» What this exercise asks
(a) List every person the blog text mentions by name.
(b) Return the stretch of the blog text from "If you tell" through "won't even know.", copied word for word.

Text provided: Begin

Thank God, they don't ration the wine. Here in Korea, or 'on the peninsula', the military has a ration control system in place. You can read about it here. If you are an authorized shopper, you get a ration card, which looks like a credit card. They scan it when you shop for groceries, or if you buy beer and liquor. The purpose is to deter military and family members from buying items in bulk and selling them on the black market. It seems to me that there is an ample supply of junk food, alcohol, counterfeit purses and other crap available off base, without any need for a black market, but I could possibly be mistaken, as hard as that is to imagine. Anyway, I am much more interested in any potential angst or inconvenience to ME. So far, I have not encountered any issues associated with ration control, although I am guessing we are close to the grocery limit every month. This will change quickly, though, if they start rationing wine. I was talking with some of my friends, who will remain nameless to disguise their lush-like tendencies (you know who you are, ladies!), and found that to stay under the beer ration limit you can have two (2) beers per day. Now, that is plenty for some days, but not nearly enough for others. Why take the risk when there is apparently no black market demand for mid-priced California reds?
I got this email (below, in italics) from my dad this morning.He thinks we should write a book! What do you all think? Anyone interested in participating? I think he is brilliant, except for the Julia Roberts part. She is about the right age, I think, but not nearly haggard enough.Who should play you? Let me know!
Hi - I've been looking at your pals blogs along with yours. Looks like a lot of good stuff for articles and/or book - what ever angle(s) you want to take - foreign posting; child rearing/frustration; military marital angst; or all of the above and more. Not sure how you get permissions to use. Maybe a collaboration with a couple of them. But I definitely see an Erma Bombeck or Betty MacDonald type blockbuster. Who will play you in the movie? Is Julia Roberts old enough or too old? Hey! Can you act?
Osan living is like living in a teeny, tiny town where everyone knows everyone and everything they're doing. And I do mean everything. You don't want to linger too long in the family planning aisle of the BX, for example, if you know what I mean. Or park your stroller in front of the mental health clinic. Or brandish your oh-so-discreetly-wrapped-in-brown-paper package at the post office. And you DEFINITELY don't want to make any jokes about throwing cans of beer at a dog. Even a mean dog. Just for the record, I was not actually planning to throw beer at a dog. Something less messy, like frozen chickens, would be much better.
Some things I have learned the hard way about the small base life:
If you are walking around with an unbuttoned shirt or a smear of chocolate on your face, or both, you WILL run into your husbands boss, or his wife, or both.
If you tell someone you are sick in the morning, by 3 p.m., at least 153 people will have asked you how you're feeling. Some of them you won't even know.
If enough people stop by unexpectedly while your house looks like the thrift store exploded, eventually you will stop caring. I wanted to put up a picture to prove that I am not exaggerating, even a tiny bit, but Lloyd put the kibosh on that idea, so you'll just have to use your imagination. He embarrasses so easily; sometimes I almost feel sorry for him that he has to live with me. But that is another post (or two, or three.....) for another day.
I have always been a Paul Newman fan, of his acting, his interest in organic foods, and his philanthropy. Not so much the car racing, but he didn't ask me. I don't know why. Plus, of course, he is very handsome. But don't tell Lloyd; he has a bit of a jealous streak.

Text provided: End
Provided information: Begin

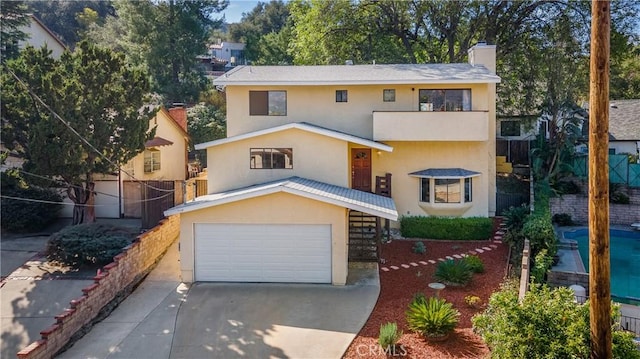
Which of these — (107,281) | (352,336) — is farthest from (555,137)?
(107,281)

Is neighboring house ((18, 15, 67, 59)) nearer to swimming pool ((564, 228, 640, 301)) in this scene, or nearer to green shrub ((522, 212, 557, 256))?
green shrub ((522, 212, 557, 256))

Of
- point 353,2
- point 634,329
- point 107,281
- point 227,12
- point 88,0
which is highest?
point 88,0

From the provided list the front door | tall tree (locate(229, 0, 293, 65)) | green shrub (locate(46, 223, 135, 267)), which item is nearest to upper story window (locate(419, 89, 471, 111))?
the front door

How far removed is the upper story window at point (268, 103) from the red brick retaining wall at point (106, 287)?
587cm

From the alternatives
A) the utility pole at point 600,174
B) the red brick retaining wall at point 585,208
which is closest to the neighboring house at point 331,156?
the red brick retaining wall at point 585,208

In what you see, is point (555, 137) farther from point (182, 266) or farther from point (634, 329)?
point (182, 266)

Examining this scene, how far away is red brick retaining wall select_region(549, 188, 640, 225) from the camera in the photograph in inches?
979

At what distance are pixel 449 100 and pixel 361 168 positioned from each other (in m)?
4.66

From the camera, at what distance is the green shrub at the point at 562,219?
971 inches

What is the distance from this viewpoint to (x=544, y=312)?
834 cm

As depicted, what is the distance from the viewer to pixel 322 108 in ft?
70.6

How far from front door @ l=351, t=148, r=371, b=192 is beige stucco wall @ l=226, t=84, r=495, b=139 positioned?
754 mm

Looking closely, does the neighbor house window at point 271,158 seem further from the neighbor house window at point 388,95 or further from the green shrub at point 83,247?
the green shrub at point 83,247

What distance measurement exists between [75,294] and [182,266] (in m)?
3.15
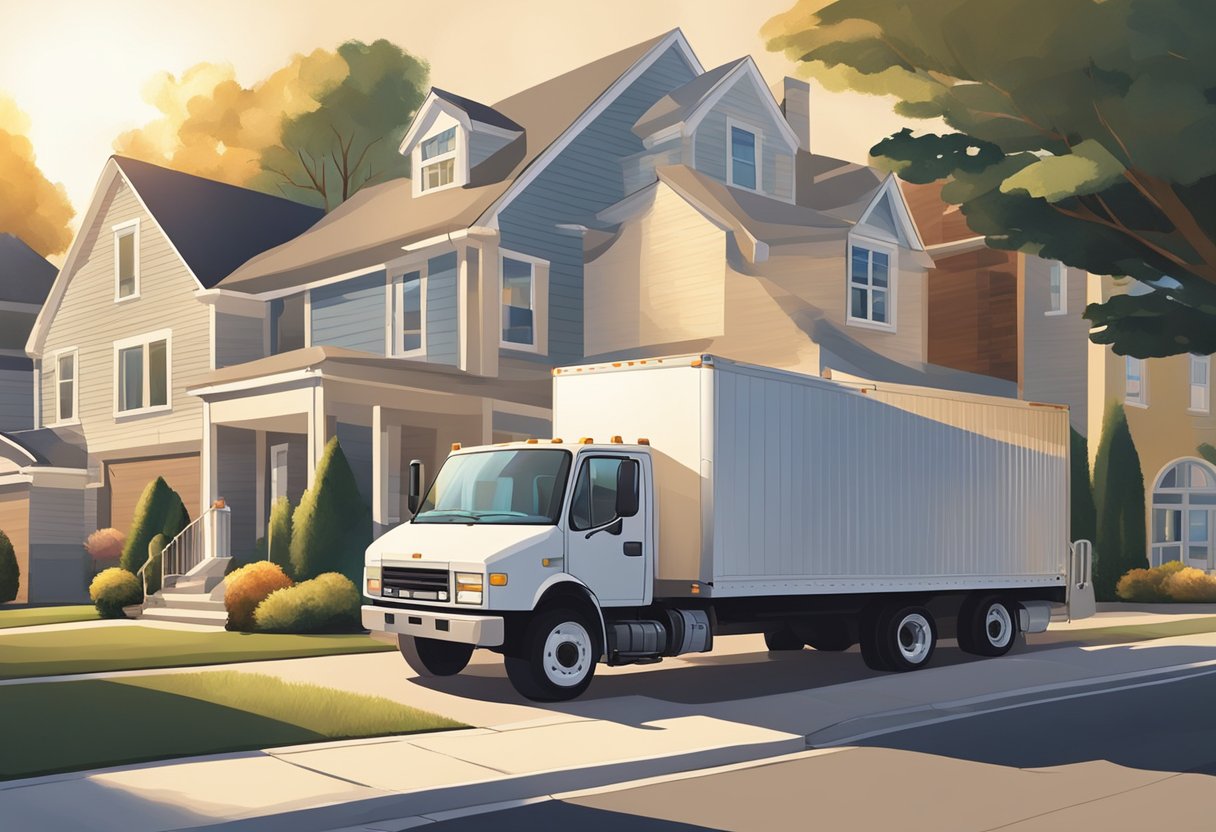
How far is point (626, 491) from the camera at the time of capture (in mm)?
12930

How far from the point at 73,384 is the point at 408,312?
1281 centimetres

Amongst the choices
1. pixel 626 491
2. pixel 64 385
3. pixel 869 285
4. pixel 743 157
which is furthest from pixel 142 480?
pixel 626 491

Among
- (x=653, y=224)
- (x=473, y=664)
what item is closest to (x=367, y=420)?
(x=653, y=224)

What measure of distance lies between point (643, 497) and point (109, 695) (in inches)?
229

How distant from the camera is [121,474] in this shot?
33.4 metres

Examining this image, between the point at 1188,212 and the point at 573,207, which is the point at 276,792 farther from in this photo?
the point at 573,207

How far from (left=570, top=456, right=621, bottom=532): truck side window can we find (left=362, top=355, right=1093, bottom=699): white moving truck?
0.07 ft

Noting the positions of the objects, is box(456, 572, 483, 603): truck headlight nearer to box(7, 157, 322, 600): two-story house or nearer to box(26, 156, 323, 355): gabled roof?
box(7, 157, 322, 600): two-story house

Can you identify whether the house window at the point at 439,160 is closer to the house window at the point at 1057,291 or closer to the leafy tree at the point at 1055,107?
the leafy tree at the point at 1055,107

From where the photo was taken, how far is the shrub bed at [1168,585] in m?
28.5

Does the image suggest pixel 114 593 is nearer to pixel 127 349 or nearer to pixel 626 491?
pixel 127 349

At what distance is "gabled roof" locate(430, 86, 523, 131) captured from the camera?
28.4 meters

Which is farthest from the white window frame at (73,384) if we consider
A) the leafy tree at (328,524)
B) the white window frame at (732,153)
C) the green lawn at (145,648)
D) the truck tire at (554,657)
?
the truck tire at (554,657)

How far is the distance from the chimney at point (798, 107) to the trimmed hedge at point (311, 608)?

Provided information: End

» Solution list
(a) Julia Roberts, Erma Bombeck, Betty MacDonald, Lloyd, Paul Newman

(b)
If you tell someone you are sick in the morning, by 3 p.m., at least 153 people will have asked you how you're feeling. Some of them you won't even know.